May 30, 2010


This historical spectacle directed by Alejandro Aménabar is the first cheesy anti-religious epic in the history of film (excluding perhaps Monty Python and the Holy Grail) and for this, it must be commended.  Agora is an allegory about religious fundamentalism and religious intolerance; not intolerance towards religion but the intolerance of the religious, and it is rousing, emotional and rather effective. It is also long, and a little bit choppy and muddled but it has a great central performance by the gorgeous and talented Rachel Weisz, who plays Hypatia, an ancient philosopher and scientist who held court in Alexandria at the end of the Roman Empire and who was revered for her brilliant mind.  If she is looking, the real Hypatia must be thrilled to be reincarnated by Miss Weisz. She is so convincing, so beautiful and looks so gorgeous in Roman togs that she makes the best case for atheism and scientific inquiry ever. I hope millions of kids of all persuasions (girls included) pine at her like soldiers used to pine for Betty Grable and decide to become either scientists or atheists or both. It was about time there was a movie defending freedom from religion, cheese notwithstanding.
The movie is a Spanish production but shot with English speaking actors and an Oscar winning actress, so that it can have as much reach as possible (though I doubt it will play in Teheran). The parallels between the antics of the intolerant Christian mobs and the Islamoterrorists who have the world shitting in our collective pants are very resonant, but the movie is really about the fundamental difference between reason (and its byproducts, science and philosophy) and religion; which is the difference between doubt and certainty.

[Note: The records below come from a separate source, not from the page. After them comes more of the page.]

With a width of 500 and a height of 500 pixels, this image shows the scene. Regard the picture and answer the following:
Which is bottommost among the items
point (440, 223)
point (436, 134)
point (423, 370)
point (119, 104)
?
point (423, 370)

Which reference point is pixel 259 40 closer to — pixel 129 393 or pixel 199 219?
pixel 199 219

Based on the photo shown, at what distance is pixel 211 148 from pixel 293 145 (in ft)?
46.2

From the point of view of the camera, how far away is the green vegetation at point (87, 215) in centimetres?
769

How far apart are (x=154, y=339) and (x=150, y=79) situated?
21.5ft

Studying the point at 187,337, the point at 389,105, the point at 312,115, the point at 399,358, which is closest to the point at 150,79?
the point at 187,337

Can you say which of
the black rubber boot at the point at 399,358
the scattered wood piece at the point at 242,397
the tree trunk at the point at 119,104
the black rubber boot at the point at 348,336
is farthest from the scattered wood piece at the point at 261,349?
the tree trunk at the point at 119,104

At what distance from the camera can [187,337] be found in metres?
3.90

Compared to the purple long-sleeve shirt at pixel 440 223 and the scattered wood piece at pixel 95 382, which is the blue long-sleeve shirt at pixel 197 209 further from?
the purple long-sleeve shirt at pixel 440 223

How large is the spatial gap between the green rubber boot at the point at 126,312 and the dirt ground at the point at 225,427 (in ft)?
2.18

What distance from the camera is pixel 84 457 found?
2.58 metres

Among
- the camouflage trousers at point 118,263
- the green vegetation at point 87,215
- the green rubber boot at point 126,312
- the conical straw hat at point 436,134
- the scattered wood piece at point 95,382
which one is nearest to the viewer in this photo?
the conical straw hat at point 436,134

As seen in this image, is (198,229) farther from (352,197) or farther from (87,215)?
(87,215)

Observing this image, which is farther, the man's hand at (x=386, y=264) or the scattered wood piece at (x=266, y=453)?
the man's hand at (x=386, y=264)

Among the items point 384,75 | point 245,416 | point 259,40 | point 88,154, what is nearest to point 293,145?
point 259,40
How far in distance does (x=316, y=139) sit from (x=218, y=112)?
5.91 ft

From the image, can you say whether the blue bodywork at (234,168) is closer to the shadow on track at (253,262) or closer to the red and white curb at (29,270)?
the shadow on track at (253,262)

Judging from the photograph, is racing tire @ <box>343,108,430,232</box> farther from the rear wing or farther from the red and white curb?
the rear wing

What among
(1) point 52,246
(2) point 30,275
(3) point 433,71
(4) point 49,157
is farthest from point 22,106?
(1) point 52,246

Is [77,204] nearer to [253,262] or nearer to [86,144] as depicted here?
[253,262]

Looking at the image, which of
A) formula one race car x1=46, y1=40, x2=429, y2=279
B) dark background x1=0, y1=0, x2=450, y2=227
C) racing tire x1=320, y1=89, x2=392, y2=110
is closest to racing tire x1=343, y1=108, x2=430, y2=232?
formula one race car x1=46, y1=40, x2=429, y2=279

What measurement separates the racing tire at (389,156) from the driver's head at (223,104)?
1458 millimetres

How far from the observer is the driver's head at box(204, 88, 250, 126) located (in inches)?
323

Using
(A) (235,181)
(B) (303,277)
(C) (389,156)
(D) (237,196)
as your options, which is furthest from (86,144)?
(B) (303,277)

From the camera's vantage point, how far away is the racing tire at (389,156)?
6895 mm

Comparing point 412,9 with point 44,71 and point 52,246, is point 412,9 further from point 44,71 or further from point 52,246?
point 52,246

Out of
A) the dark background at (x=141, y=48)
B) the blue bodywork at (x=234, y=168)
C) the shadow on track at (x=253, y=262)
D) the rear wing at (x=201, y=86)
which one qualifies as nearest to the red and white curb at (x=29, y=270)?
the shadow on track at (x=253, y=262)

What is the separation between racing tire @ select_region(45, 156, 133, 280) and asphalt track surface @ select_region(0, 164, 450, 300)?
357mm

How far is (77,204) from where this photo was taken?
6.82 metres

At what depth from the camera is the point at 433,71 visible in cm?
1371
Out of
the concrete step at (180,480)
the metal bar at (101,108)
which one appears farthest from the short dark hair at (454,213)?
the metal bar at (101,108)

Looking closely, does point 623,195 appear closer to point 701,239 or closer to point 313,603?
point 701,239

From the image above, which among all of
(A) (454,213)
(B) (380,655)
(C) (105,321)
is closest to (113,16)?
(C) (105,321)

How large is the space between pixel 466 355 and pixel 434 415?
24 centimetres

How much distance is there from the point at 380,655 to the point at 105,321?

Alexandria around 350 AD was a goulash of Romans, feverish new Christians, and Jews. The pagan religion has become a tacky synthesis of Roman and Egyptian gods and the Romans are portrayed mostly as arrogant, fickle drips. They wear the best clothes. The Christians all look like a group photo of the Taliban, a bunch of joyless, selfrighteous, insufferably dark sadomasochists, all dressed in black rags, with a penchant for throwing stones at the slightest provocation.
The Jews get to wear some fabulous clothes too, and there is a scene in which they take revenge on the Christians who attacked them at a theater performance by hurling stones back at them. In short, it's a free for all, with the Jews caught in the middle between political and religious power and therefore, conveniently expendable.
For a movie about the purity of scientific inquiry and freedom of thought, Agora is surprisingly emotional. The way to dramatize the movie's thesis is to frame the story in emotional terms. A slave, well played by Max Minghella, has a major crush on Hypatia, as does Orestes (Oscar Isaac), and their feelings for her set the story in motion. Liberties have been taken, and this provides most of the cheese, but somehow it works, because as always, the personal is political. 
The movie makes certain powerful points about the perils of allowing religious fanaticism to go unchecked. The Christian mobs, afire in religious fervor, lay waste to the surviving Library of Alexandria and turn it into a barn, in much the same way as every tyranny is afraid of, and therefore hates, books and reason. Anti-intellectualism is one of the foundations of tyranny (which is one of the reasons that Sarah Palin and Glenn Beck and the like give me the major willies). Political power wrongly aligns itself with mob sentiment in order to protect itself. In fact, political power, when confronted with raging mobs of the unhinged by faith is deeply afraid to counter them.
The movie is so effective about provoking outrage that at one point I heard myself thinking that religion should be banned. Problem is, banning religion is behaving like the enemy. Religion should not be banned. But in my ideal world, people would believe in whatever they want to believe (that does not entail the destruction of other people), but God and whoever are his prophets would be stripped of their holiness. It is the concept of holiness and purity that gives us these idiotic, unnecessary headaches. It is the concept of holiness that needs to be abolished, since there is absolutely no proof of its existence in the universe. We are human, and deeply flawed. In its best moments, religion has given us civilizing traits, useful moral boundaries and some good literature. In its worst, it's been nothing but appalling destruction, tyranny, injustice: bestial behavior.
I feel lucky to have been born in the 20th Century when even I know that the Earth moves in an ellipse around the Sun. I grew up hearing the names of Ptolemy, Galileo, Copernicus, Kepler and Einstein, instead of thinking I'm gonna fall off the edge of the world if I walk too far. Science even gave us the movies, which is one of its most fabulous achievements, as far as I am concerned. But give science to people obsessed with purity and you get the Nazis. Give science to people obsessed with profits and you get drugs to make your lashes thicker and longer.
There is no holiness in the world. There never will be (I don't care how much you meditate, how much you pray, how much yoga you make, how much tofu you eat). But we can strive to be good and just and live and let live. How about this for a religion?